NEW DELHI, (Reuters) – Mahendra Singh Dhoni’s  one-match ban means the India captain will have time for an  introspective look as to where and when his Midas touch deserted  him as his team mates battle to avoid a series whitewash against  Australia in Adelaide.

Mahendra Singh Dhoni

Dhoni, who will miss next week’s fourth test after the ICC  banned him because of India’s slow over rate in the third test  defeat in Perth on Sunday, has enjoyed a fairytale rise from the  cricketing backwaters of the eastern Indian state of Jharkhand.

In what seemed like a storyline straight out of a Bollywood  script, he led teams to Twenty20 (2007) and 50-over (2011) World  Cup victories and oversaw their rise as the number one test team  in the world, thus convincing many he was India’s best captain  ever.

His unflappable leadership, as much as his tactical  brilliance and uncomplicated approach, impressed most, including  a management institute in his home town Ranchi which wanted to  do a brain-mapping of the Indian captain.

It was a fairytale too good to last long and Dhoni met his  Waterloo in England last year, a nightmare that returned to  haunt him in Australia.

Dhoni’s brand of leadership, which earned him the nickname  of ‘Captain Cool’, was ridiculed by a cricket expert who likened  him to a clerk in an Indian bank – with no real passion or  anger.

In England, where a 4-0 whitewash completed in August robbed  the team of the top test status last year, Dhoni could at least  blame it on injuries to key players.

In Australia, following two  innings defeats that have left  them trailing 3-0, he has no such luxury.

    SURPRISED   

For quite a while, Dhoni has not looked quite in command and  the Perth test was a good case in study.

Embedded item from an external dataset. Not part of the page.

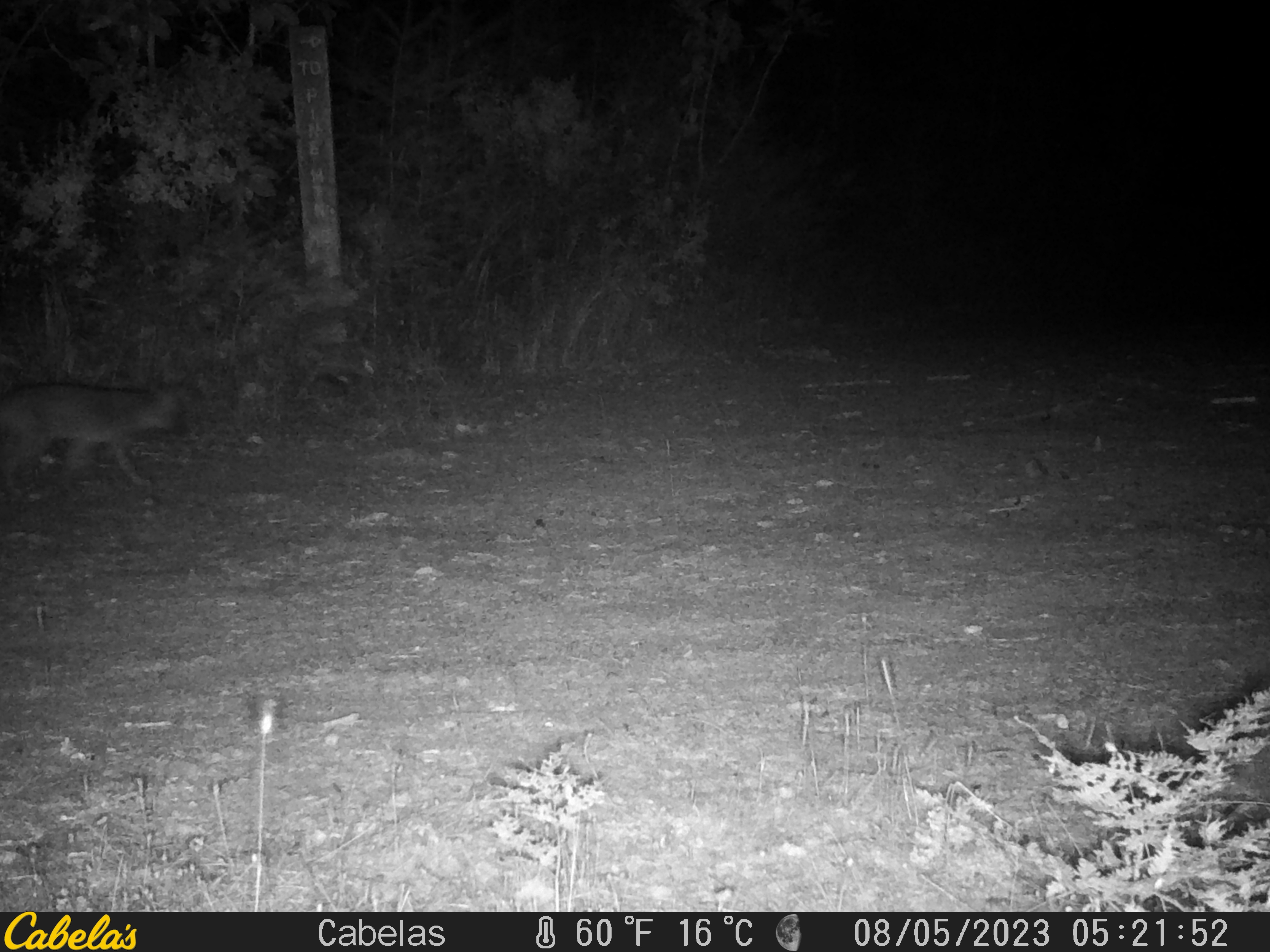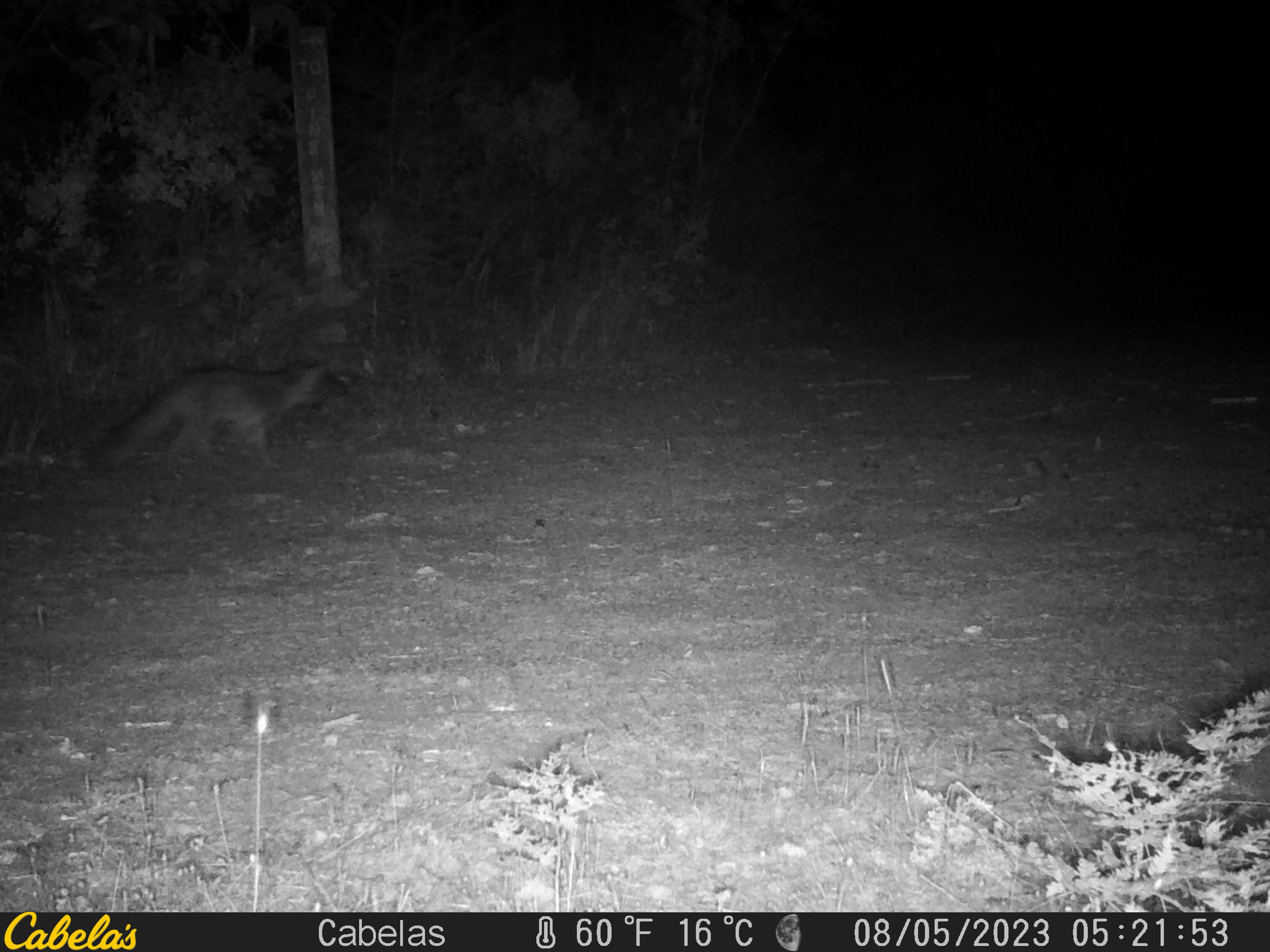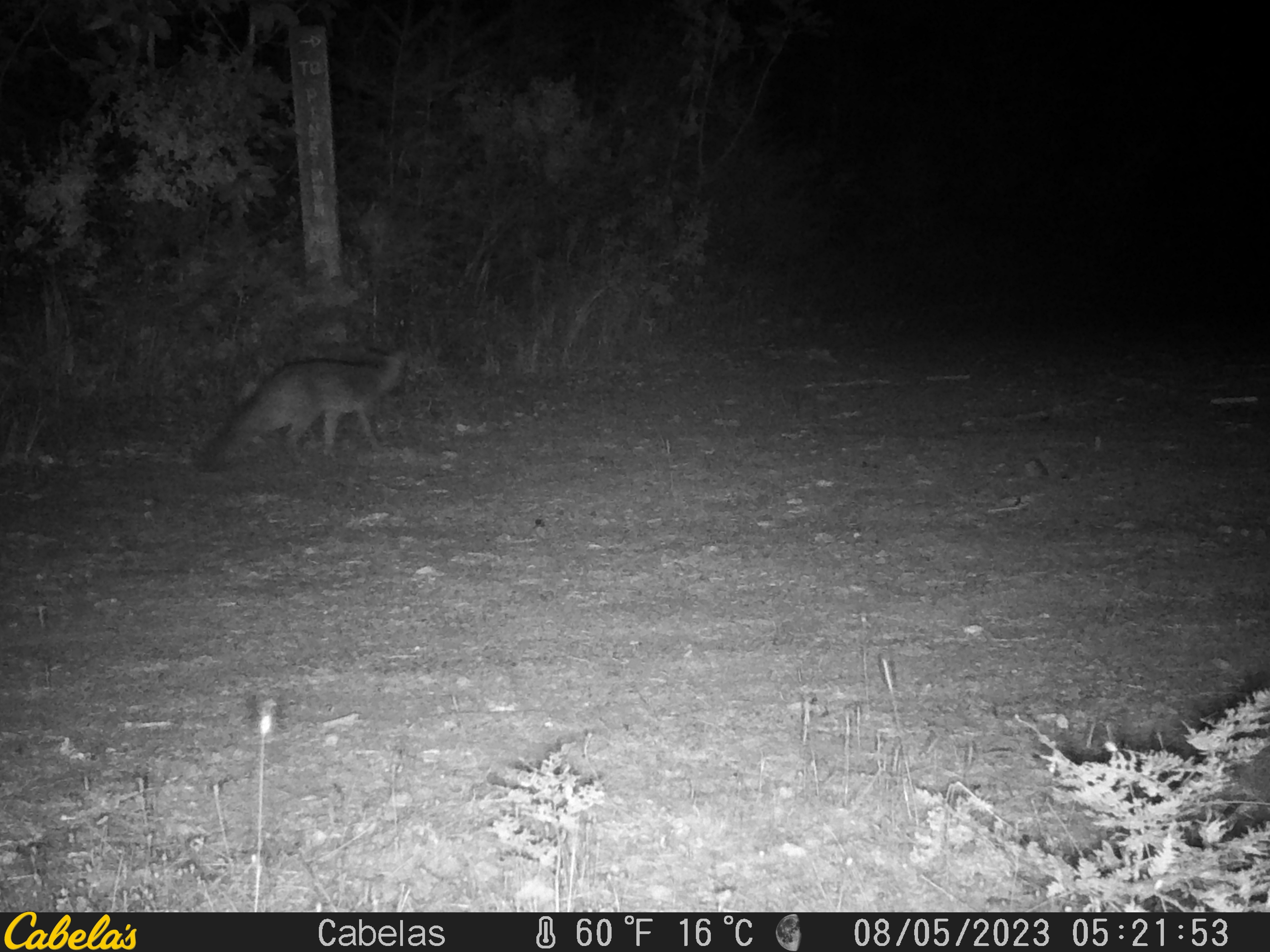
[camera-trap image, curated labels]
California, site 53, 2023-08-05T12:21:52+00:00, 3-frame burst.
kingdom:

The sheer rarity of the move to field an all-pace attack,  axing off-spinner Ravichandran Ashwin to accommodate debutant  pace bowler Vinay Kumar, baffled most. “I’m surprised, a spinner could have exercised some control  here,” former captain Ravi Shastri rued on air as the Indian  pacers strayed their line and got hammered by Australian opener  David Warner on the first day.  In a way, Dhoni met his comeuppance and incurred a one-match  ban after India were found two overs short of target. It may not  have been the case had one of his frontline bowlers been a  spinner.